This desert community is unlike others found in Arizona (Sonoran, Mohave, etc.) in that most of the species are well-adapted to cold temperatures and there are few cacti within the community. The desert landscape consists mostly of scattered low shrubs. Sagebrush and shadscale dominate, with blackbrush, greasewood, and rabbitbrush common in some areas.

Coyote and black-tailed jackrabbits are common, and in some areas pronghorn wander the open sage-covered country. A few bird species are intimately associated with sagebrush including the sage thrasher and sage sparrow. Because of the long cold winters, reptiles are not as prevalent in this desert, although a few lizards, toads, and snakes live among the shrubs and grasses of the community.

The striking sage grouse is an important inhabitant of sagebrush dominated scrublands. It feeds on the evergreen leaves of the shrub throughout the year, and uses it for protection from the wind, snow, and extreme sun common in this habitat.

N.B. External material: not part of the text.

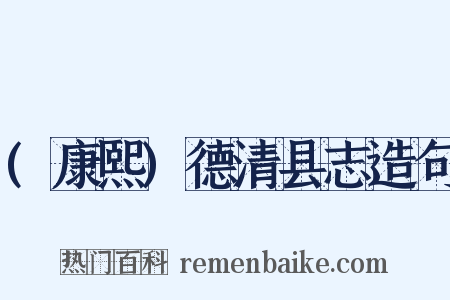 (康熙)德清县志造句是什么意思的图片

Pronghorn inhabit the sagebrush communities of the Great Basin (as well as grasslands in other parts of the state) feeding on these small shrubs. To evade predators in this typically wide-open habitat, they have evolved very good eyesight and tremendous speed. The agile pronghorn can run from 30 to 40 mph for over 7 miles a time, and can leap 20 feet in one jump. Animals have been clocked at speeds of 60 mph for short bursts! The coat of the pronghorn consists of hollow-cored hairs that offer excellent insulation from the cold temperatures and strong winds common in much of their habitat during the winter months.